I would do like was suggested and turn the one bolt on the left pointing away from the other. Just to be on the safe side you could put some insolating caps over the connections. Is that electricians tape around the cable lugs?


----------



## steven4601 (Nov 11, 2010)

No direct need for changes there, however if you insist, you can apply PET / Kapton or any other tape that has a dielectric rating other than duct/gift-tape .
Or coat the surfaces with conformal coating / PU.


----------



## dragonsgate (May 19, 2012)

steven4601 said:


> No direct need for changes there, however if you insist, you can apply PET / Kapton or any other tape that has a dielectric rating other than duct/gift-tape .
> Or coat the surfaces with conformal coating / PU.


I was just wondering because some electrician tapes tend to dry out or get gooey after time and comes on wrapped.


----------



## sabahtom (Mar 1, 2011)

_Is that electricians tape around the cable lugs?

_Thanks for mentioning the tape - it is electrician's tape, but it's 3M at $10 per roll so I hope it's good enough.

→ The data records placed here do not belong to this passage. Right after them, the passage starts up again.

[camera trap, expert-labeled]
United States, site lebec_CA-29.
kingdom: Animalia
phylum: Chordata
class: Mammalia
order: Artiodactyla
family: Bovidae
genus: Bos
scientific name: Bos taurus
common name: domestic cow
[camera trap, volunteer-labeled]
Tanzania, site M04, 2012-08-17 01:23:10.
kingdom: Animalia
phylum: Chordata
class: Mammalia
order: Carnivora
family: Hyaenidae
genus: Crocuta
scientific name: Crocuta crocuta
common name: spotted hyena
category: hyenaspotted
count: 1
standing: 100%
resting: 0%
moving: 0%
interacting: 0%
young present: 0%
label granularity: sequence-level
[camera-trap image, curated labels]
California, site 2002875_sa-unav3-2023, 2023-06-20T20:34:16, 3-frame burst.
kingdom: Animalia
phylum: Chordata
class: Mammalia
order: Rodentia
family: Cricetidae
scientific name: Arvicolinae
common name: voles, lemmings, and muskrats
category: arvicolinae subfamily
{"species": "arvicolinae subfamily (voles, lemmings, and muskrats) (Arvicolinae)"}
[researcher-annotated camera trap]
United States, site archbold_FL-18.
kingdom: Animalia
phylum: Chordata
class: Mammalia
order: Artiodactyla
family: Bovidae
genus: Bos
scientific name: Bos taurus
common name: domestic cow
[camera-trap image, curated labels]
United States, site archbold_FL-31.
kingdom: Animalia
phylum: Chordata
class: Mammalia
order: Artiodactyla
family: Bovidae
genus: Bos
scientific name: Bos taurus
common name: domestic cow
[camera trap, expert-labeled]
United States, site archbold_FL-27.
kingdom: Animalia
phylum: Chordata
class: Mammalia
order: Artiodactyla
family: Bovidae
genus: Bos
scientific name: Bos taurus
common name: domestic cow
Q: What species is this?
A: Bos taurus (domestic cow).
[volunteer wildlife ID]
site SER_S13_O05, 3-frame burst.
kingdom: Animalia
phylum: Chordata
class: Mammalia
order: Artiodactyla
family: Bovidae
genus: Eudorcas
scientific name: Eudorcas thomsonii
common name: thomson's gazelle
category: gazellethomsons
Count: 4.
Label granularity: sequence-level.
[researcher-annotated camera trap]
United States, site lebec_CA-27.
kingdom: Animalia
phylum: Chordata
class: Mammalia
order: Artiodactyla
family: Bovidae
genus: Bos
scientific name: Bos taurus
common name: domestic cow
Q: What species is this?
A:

I didn't have a hot air gun on the day so couldn't shrinkwrap it.

_I would do like was suggested and turn the one bolt on the left pointing away from the other. Just to be on the safe side you could put some insolating caps over the connections._

The bolt on the left would be phase C, good suggestion to turn it around. There's a better gap between the AC terminals so I'll turn bolt C around and look for some solid insulating caps.
_
Spacing looks o.k. to me if it will be enclosed by a cover plate. But check your lock & flat washers. I always use the lock washer under the nut with a flat washer against the lug. _

It has a cover plate. I'll fix the washers thanks.


----------